### [Exercises]
A - Answer each question using the René Pranz biography. Mark your answers (i), (ii) and (iii).
(i) At which university did Pranz study?
(ii) In which city were the 2011 European Fencing Championships held?
(iii) Who eliminated Pranz at the 2016 Summer Olympics, and in which round?
B - Name every opposing fencer who is identified by name in the René Pranz biography.
C - Reproduce the René Pranz biography verbatim from "He competed at the 2015" to "round of 64.".

### [Document segment]
Personal information
- Nationality: Austrian
- Born: 4 August 1985 (age 41) Vienna, Austria
- Height: 1.84 m (6 ft 0 in)
- Weight: 78 kg (172 lb)

Fencing career
- Sport: Fencing
- Weapon: Foil
- Hand: Right-handed
- FIE ranking: current ranking

= René Pranz =

Austrian fencer (born 1985)

René Pranz (born 4 August 1985) is an Austrian fencer, specialising in the foil, who competed at the 2016 Summer Olympics, held in Rio de Janeiro, Brazil.

==Personal life==
Pranz was born on 4 August 1985 in Vienna, Austria. He studied for a degree in economics and law at the University of Salzburg.

==Fencing==
At the 2006 European Fencing Championships in İzmir, Turkey, Pranz was part of an Austrian squad that finished eighth in the team foil event. At the 2006 World Fencing Championships he placed 48th in the individual foil; in 2007 he was 64th, in 2009 he was 26th and in 2010 he finished 51st.

At the 2011 European Fencing Championships in Sheffield, United Kingdom, he placed seventh in the individual foil. The same year he finished 44th in the individual event at the World Championships. At the 2013 World Championships he finished 39th. He competed at the 2013 Summer Universiade games held in Kazan, Russia. In the individual foil he defeated Noriyuki Nagashima of Japan 15–13 in the round of 64 and then Italy's Tobia Biondo 15–13 in the last 32, before being eliminated in the round of 16 after an 11–15 defeat to Italian Daniele Garozzo. Pranz placed 28th in the individual foil at the 2014 World Fencing Championships and was 55th at the 2015 championships.

He competed at the 2015 European Games held in Baku, Azerbaijan. Competing in Pool B of the men's foil he won all five of his pool matches to advance to the round of 16 where he was eliminated after losing 8–15 to Dmitry Zherebchenko of Russia.

In April 2016 Pranz defeated Turkish fencer Martino Minuto in the final of the European Olympic zonal qualification tournament held in Prague, Czech Republic. This result qualified him as part of the Austrian team for the 2016 Summer Olympics held in Rio de Janeiro, Brazil, where he competed in the men's individual foil event. Pranz is the only Austrian fencer to have qualified for Rio. He was eliminated by Brazilian fencer Guilherme Toldo in the round of 64.

### [Extracted entries]

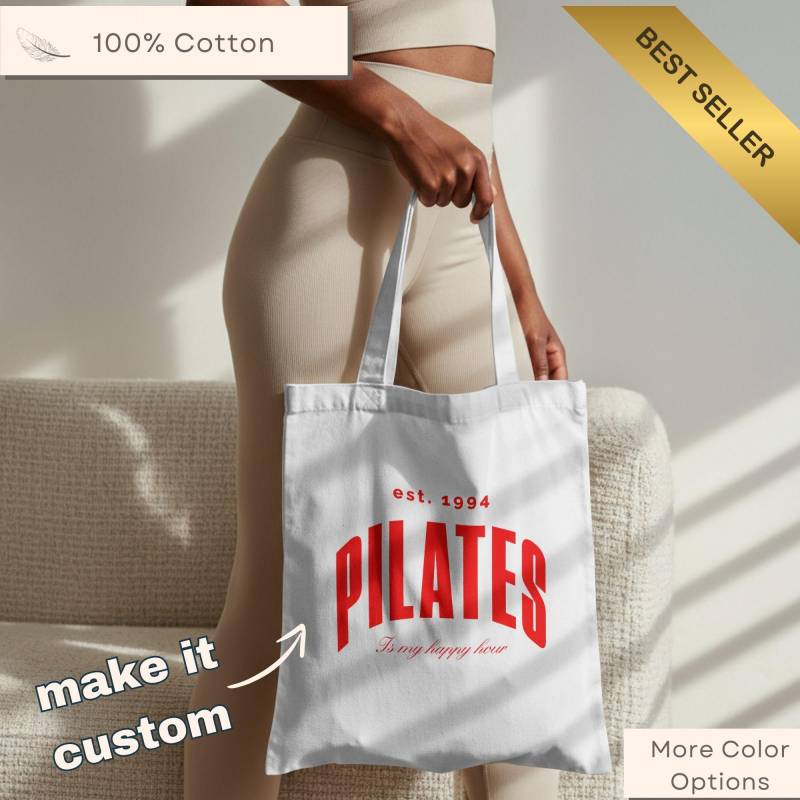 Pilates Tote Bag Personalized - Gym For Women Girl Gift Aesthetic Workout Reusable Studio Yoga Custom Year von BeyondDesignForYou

...

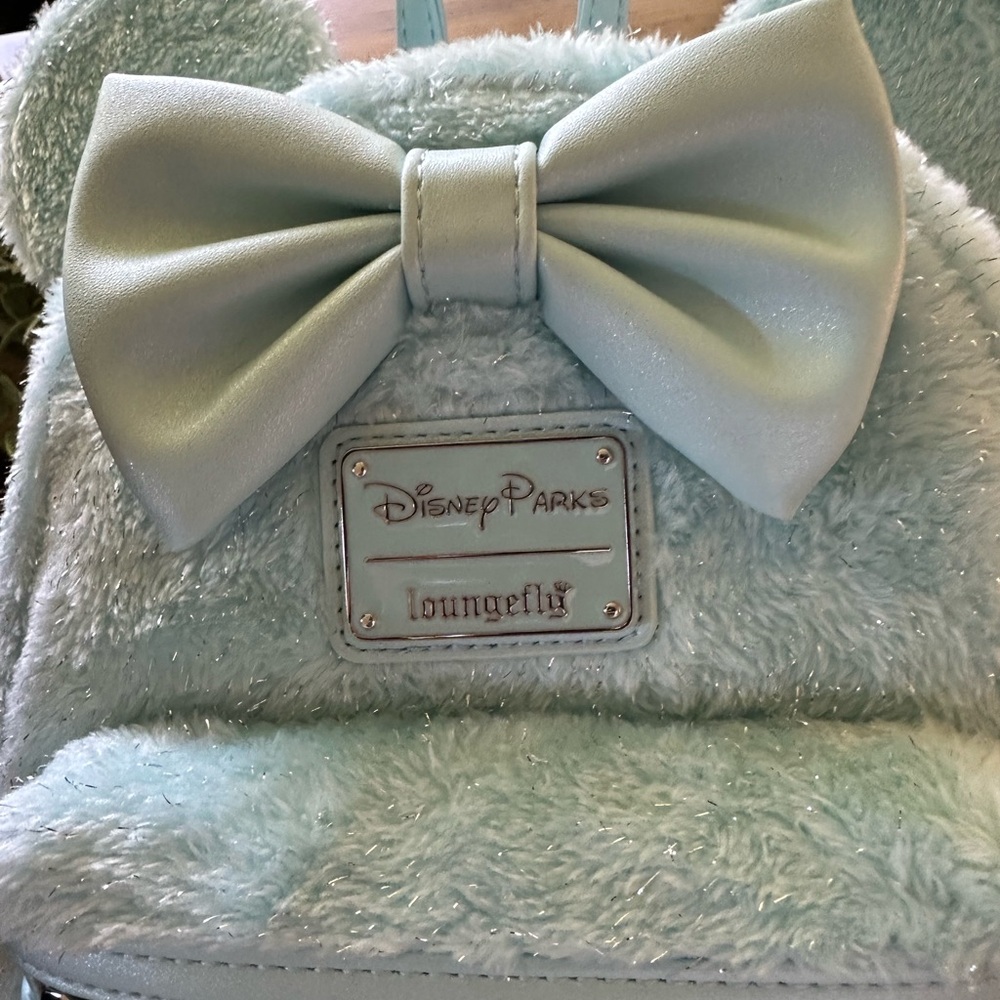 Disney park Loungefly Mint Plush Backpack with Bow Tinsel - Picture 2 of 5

...

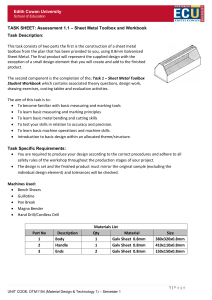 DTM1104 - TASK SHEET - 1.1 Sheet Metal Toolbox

### [Outputs for the tasks]
A -
(i) The University of Salzburg
(ii) Sheffield, United Kingdom
(iii) Brazilian fencer Guilherme Toldo, in the round of 64

B - Noriyuki Nagashima, Tobia Biondo, Daniele Garozzo, Dmitry Zherebchenko, Martino Minuto, Guilherme Toldo

C -
He competed at the 2015 European Games held in Baku, Azerbaijan. Competing in Pool B of the men's foil he won all five of his pool matches to advance to the round of 16 where he was eliminated after losing 8–15 to Dmitry Zherebchenko of Russia.

In April 2016 Pranz defeated Turkish fencer Martino Minuto in the final of the European Olympic zonal qualification tournament held in Prague, Czech Republic. This result qualified him as part of the Austrian team for the 2016 Summer Olympics held in Rio de Janeiro, Brazil, where he competed in the men's individual foil event. Pranz is the only Austrian fencer to have qualified for Rio. He was eliminated by Brazilian fencer Guilherme Toldo in the round of 64.